Saved data entries:
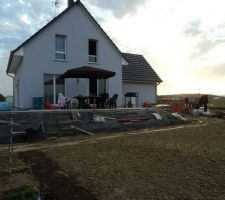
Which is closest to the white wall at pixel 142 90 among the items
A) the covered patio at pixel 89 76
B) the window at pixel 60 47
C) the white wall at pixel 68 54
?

Task requirements.
Put every line of the listing above into a numbered list, omitting any blank lines. Leave the pictures out of your answer.

Result.
1. Which is closest to the white wall at pixel 142 90 among the items
2. A) the covered patio at pixel 89 76
3. B) the window at pixel 60 47
4. C) the white wall at pixel 68 54
5. ?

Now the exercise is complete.